## Directions
Continue the article on Narendra Modi and the 2002 Gujarat riots below, picking up right after its last sentence.

## Text segment
━━━━━━━━━━━━━━━━━━━━
The skeletons in the cupboard of Narendra Modi, the controversial Chief Minister of Gujarat, have once again spilled out into the open.
Last week, a suspended police officer who had turned whistleblower in the investigation of the gruesome Gujarat riots of 2002 was suddenly arrested on the charge of fabricating evidence and taken into judicial custody. The controversy broke out less than two weeks after Modi had organized an ornate, even narcissistic, three-day pageant of "goodwill" in his state after escaping censure from India's Supreme Court in another case pertaining to the riots.
The chain of events that produced the latest crisis in Modi's tumultuous political life had its beginnings in a gruesome chain of events more than nine years past. On Feb. 27, 2002, a train carrying a large number of Hindu pilgrims was attacked by a Muslim mob just outside the Godhra railway station in Gujarat and set on fire; 58 people lost their lives. The state was then newly under the rule of Modi and the Bharatiya Janata Party (BJP), which says it is dedicated to "cultural nationalism" or Hindutva, but is seen by its critics as a party of right-wing Hindu chauvinism.
━━━━━━━━━━━━━━━━━━━━
## Listing
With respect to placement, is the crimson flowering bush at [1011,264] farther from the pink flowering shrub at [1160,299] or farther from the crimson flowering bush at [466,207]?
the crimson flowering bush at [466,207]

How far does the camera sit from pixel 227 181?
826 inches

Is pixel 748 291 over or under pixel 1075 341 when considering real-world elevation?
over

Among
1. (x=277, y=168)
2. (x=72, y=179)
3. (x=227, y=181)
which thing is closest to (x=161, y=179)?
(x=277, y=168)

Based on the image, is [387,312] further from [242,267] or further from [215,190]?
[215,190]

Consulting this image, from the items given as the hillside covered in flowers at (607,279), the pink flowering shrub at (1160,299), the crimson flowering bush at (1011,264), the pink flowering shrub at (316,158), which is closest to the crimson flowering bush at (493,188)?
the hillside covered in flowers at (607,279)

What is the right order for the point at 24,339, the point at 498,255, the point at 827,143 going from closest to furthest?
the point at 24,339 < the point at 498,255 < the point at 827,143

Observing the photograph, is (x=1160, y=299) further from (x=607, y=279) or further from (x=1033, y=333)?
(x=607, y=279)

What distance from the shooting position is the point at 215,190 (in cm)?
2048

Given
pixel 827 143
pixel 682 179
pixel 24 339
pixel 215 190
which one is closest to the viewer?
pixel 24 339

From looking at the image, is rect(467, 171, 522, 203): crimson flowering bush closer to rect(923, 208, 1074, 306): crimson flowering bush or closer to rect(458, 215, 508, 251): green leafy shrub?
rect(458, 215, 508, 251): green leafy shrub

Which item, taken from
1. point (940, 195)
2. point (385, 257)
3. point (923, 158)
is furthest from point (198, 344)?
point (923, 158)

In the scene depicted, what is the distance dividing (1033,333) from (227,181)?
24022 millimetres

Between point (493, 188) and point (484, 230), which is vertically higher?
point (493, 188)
━━━━━━━━━━━━━━━━━━━━
## Reply
In the days after the Godhra incident, retaliatory violence was widely visited upon the Muslims of Gujarat by rampaging Hindu mobs, many of them owing allegiance to right-wing groups. In the most sympathetic interpretation, Modi's government was guilty of not using the state's power to defend the Muslim minority from the violence. In the most damning analysis, it was culpable of conspiring to organize or support the pogroms. Hundreds were killed in the communal violence. And for years afterwards, thousands of Gujarati Muslims whose homes and belongings had been destroyed were subjected to the indignity of living, in their very own cities and towns, in relief camps.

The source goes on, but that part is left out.